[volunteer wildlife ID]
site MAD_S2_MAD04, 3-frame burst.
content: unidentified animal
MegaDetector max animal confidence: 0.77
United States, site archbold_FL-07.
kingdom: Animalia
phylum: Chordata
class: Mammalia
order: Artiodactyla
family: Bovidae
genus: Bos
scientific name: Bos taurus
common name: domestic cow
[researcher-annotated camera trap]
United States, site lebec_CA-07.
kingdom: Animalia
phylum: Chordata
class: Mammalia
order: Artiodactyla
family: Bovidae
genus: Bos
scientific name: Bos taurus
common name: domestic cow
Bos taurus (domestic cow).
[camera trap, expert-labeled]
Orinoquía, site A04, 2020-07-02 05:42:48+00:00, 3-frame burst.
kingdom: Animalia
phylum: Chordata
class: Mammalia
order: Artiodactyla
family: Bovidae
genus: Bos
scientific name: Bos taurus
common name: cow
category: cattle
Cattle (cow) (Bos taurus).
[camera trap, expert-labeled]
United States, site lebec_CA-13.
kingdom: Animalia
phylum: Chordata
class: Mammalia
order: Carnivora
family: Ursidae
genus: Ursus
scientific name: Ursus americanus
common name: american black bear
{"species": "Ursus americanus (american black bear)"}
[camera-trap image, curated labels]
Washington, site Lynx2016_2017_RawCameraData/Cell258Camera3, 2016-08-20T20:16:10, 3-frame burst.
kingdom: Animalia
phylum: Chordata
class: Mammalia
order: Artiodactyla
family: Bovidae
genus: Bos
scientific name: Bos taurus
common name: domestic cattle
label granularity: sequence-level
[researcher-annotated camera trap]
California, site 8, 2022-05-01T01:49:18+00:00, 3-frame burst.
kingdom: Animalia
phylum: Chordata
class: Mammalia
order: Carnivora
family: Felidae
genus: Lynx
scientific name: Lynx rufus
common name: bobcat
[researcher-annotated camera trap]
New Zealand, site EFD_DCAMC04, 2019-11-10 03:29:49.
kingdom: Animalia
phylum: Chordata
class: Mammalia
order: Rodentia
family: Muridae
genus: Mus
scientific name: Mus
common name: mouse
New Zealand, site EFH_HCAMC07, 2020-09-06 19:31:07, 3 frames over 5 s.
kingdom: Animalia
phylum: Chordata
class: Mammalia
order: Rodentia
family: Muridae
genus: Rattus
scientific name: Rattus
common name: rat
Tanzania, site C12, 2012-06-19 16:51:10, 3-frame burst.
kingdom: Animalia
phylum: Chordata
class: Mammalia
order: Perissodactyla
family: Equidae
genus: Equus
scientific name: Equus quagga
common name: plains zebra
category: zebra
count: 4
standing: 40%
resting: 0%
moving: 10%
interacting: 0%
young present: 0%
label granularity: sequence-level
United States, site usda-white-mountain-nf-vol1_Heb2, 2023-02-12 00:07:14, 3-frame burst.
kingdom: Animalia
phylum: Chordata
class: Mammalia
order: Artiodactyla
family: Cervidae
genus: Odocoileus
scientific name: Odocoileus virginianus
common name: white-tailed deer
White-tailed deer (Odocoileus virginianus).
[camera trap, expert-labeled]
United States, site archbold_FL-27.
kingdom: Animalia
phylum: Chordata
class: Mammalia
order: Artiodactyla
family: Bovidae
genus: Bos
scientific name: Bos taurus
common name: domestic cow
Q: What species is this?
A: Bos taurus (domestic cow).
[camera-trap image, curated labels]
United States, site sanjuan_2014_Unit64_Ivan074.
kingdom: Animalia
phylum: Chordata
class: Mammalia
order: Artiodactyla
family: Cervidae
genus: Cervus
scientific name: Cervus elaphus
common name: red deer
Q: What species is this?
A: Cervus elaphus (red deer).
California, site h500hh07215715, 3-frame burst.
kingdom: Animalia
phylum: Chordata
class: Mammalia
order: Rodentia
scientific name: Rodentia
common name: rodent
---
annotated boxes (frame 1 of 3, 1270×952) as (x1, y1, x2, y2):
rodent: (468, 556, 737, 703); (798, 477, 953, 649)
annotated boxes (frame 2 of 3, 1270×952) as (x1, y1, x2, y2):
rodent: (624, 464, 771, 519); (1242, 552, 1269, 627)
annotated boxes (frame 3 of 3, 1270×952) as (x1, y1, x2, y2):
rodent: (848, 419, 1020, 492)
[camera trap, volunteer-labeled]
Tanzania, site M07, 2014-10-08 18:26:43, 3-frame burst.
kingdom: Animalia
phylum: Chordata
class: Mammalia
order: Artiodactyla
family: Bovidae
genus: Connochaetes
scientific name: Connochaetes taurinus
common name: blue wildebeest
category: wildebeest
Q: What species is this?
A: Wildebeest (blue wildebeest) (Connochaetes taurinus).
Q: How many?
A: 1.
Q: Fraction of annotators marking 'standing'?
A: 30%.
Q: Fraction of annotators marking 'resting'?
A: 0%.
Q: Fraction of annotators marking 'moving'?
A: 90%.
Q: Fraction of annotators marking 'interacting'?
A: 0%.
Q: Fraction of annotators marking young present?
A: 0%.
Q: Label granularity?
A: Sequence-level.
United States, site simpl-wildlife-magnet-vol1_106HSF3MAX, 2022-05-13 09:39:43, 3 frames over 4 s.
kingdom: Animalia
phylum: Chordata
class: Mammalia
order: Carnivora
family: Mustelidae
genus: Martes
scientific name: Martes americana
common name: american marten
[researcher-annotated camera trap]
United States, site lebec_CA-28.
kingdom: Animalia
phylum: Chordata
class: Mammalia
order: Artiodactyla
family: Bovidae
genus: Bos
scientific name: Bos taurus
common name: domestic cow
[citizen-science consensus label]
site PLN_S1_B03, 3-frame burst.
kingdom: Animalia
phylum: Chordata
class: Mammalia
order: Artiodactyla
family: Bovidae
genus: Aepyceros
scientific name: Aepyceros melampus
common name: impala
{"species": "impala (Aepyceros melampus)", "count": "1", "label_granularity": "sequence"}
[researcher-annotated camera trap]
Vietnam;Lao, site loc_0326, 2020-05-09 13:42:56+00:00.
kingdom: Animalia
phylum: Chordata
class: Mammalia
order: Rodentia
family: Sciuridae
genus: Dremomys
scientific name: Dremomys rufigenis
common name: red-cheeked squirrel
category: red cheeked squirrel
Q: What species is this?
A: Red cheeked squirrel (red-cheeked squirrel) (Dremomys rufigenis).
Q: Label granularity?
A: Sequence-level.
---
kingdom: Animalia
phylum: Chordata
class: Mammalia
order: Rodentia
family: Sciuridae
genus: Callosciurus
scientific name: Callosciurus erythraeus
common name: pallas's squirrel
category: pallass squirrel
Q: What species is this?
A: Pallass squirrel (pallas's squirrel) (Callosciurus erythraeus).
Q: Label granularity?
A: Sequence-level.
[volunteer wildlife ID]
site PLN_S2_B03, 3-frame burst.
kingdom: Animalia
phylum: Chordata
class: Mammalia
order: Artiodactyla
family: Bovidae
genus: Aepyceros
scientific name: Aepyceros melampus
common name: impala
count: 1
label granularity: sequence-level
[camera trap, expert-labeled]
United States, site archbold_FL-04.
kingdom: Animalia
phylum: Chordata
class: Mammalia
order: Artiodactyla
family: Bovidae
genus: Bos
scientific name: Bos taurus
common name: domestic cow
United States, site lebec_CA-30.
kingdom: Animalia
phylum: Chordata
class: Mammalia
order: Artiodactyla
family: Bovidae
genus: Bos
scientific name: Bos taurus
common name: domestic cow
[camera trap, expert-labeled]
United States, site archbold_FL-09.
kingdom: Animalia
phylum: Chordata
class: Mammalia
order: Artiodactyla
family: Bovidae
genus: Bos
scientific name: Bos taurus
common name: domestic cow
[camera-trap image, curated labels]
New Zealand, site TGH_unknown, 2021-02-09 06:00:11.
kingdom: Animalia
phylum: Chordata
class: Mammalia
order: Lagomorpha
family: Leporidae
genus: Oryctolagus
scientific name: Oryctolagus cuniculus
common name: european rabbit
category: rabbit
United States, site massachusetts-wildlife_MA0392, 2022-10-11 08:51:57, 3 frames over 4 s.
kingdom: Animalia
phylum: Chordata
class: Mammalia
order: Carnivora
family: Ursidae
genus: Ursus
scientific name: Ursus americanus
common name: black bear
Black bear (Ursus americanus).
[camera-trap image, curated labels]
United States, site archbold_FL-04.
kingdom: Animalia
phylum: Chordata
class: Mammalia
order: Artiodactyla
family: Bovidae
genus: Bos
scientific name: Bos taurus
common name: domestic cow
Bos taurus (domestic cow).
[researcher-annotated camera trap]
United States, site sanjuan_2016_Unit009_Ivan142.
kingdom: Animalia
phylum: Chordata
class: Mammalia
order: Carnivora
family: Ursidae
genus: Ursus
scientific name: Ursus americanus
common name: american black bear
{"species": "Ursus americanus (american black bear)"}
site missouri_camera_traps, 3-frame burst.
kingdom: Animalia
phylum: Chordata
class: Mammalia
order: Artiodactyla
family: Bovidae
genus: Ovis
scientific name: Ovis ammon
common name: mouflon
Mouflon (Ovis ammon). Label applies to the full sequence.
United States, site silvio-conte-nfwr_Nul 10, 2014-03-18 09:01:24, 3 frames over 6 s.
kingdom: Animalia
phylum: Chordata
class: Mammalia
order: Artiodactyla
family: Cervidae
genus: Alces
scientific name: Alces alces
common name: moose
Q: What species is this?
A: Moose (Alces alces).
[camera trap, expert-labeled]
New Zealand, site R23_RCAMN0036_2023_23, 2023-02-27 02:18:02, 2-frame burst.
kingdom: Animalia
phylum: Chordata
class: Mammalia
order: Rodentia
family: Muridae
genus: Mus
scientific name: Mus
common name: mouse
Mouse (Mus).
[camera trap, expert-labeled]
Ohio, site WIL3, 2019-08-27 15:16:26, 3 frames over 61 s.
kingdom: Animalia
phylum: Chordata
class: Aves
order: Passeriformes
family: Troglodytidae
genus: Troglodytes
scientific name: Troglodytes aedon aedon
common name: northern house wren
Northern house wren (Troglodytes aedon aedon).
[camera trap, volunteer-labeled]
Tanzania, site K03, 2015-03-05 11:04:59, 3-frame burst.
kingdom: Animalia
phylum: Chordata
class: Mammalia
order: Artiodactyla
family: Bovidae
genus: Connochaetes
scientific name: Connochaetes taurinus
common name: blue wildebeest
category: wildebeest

----------

WHAT THE EXERCISE ASKS: Once you have checked every line of the material above, return the ones that hold the string "squirrel".

REPLY TO THE TASK:
common name: red-cheeked squirrel
category: red cheeked squirrel
A: Red cheeked squirrel (red-cheeked squirrel) (Dremomys rufigenis).
common name: pallas's squirrel
category: pallass squirrel
A: Pallass squirrel (pallas's squirrel) (Callosciurus erythraeus).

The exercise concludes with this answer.